Congratulations to Whitelaw Turkington for sponsoring a landscape contribution to the London Festival of Architecture. A group of landscape architects marched through South London on Saturday 12th July 2008, carrying trees and with periodic pauses to consider the relationship between trees and London. Congratulations also, to one of the firm’s principals for becoming a tree bearer.
It is always good to see landscape architects on the march. But I wonder if they don’t need more political courage. Way back in 1983, I proposed to the then-chair of the Landscape Institute’s South East Chapter, that we should protest against the failure of the London Dockland Development Corporation (LDDC) to commission a Landscape Strategy. The proposal was that every landscape architect in London should keep their Christmas tree until it went brown. We would then carry the dead trees in procession from the Palace of Westminster to the HQ of the LDDC, cast them down and, should anyone be so brave, light a funeral pyre.
I wish we had done it. Although there are a few good things, the landscape planning of the Isle of Dogs is predominantly disastrous. Had they spent a few pence on a landscape plan, the cost of the re-development would have been significantly lower and the environmental quality would have been significantly higher.
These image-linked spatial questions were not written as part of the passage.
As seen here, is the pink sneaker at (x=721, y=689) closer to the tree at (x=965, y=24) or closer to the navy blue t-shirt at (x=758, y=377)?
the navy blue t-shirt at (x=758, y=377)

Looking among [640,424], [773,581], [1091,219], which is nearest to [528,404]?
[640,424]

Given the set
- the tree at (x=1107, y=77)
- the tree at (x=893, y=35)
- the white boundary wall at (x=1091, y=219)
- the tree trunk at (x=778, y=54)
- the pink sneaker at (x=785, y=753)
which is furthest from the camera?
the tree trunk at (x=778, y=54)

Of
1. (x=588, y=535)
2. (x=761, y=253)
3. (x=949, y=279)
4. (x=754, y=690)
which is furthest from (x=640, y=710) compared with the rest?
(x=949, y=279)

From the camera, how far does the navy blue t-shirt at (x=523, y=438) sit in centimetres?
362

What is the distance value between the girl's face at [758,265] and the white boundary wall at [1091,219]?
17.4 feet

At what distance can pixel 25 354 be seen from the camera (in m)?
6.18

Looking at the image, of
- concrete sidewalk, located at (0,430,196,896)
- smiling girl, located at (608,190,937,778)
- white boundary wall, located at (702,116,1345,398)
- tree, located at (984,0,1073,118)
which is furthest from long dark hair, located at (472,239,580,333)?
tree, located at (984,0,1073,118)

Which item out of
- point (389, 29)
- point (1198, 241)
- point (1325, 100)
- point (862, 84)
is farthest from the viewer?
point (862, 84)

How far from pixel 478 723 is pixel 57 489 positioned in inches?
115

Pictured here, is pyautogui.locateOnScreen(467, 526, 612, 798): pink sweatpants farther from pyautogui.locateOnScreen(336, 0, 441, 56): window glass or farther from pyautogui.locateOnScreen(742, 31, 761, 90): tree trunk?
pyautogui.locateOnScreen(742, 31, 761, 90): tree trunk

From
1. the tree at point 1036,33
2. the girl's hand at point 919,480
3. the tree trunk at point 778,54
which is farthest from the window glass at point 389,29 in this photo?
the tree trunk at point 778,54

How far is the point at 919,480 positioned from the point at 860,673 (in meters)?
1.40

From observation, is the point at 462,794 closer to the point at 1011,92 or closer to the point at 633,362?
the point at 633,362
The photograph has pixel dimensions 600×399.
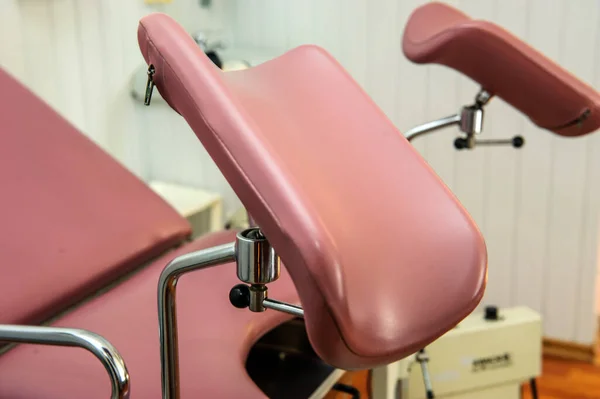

In response to Tom Turner’s suggestion in 1982 the then Chair of the SE Chapter of the Landscape Institute did indeed attempt to lobby the London Docklands Development Corporation. As Peter Fischer and myself (as SE Chapter chair) met Peter Wright, when newly appointed LDDC Landscape Architect. Brian Clouston and I also met Reg Ward, the LDDC chief planner (1982-87). We argued for a landscape strategy plan. Reg Ward’s response that it was Ted Hollamby who would decide and intimated it was not likely to happy.
Eventually this lobbying led to Sir Geoffrey Jellicoe writing a judicious letter to The Times arguing for a landscape strategy.
This effort was not successful in leading to an effective strategy for landscape, however, it did lead to more employment of landscape architects and to tree planting.
My explanation for this failure is that the 1980s were a decade fundamentally influence∂ by the Thatcher governments which believed in the free market (hence initiatives like the Enterprise Zone in the Isle of Dogs which was a temporary ending of planning controls). The LDDC was staffed by ex-GLC and London Borough local authority officers who did not know how to effectively deal with such a political agenda and ditched strategic planning. They followed their political masters orders.
It is ironic that in the 1980s it was the private sector who were the champions of effective masterplanning in the Docklands most especially in Canary Wharf for solid commercial reasons.
Robert Holden (chair SE Chapter LI 1982)
Thank you for the comment. Ted Hollamby was a generous and civilized man. When the Red House was opened to the public in his lifetime visitors were allowed to wander unaccompanied through rooms filled with family possessions. Now that the house is almost bare, guides are in constant attendance. He loved the house and restored it but the built-in furniture in the room he used as an office is Scandinavian-modern and it seems to have been this aspect of his taste which governed his leadership of the London Docklands Development Corporation. Filling the area with modern buildings was the main thing. ‘Landscaping’ was something which he expected good architects to supply as settings for their buildings.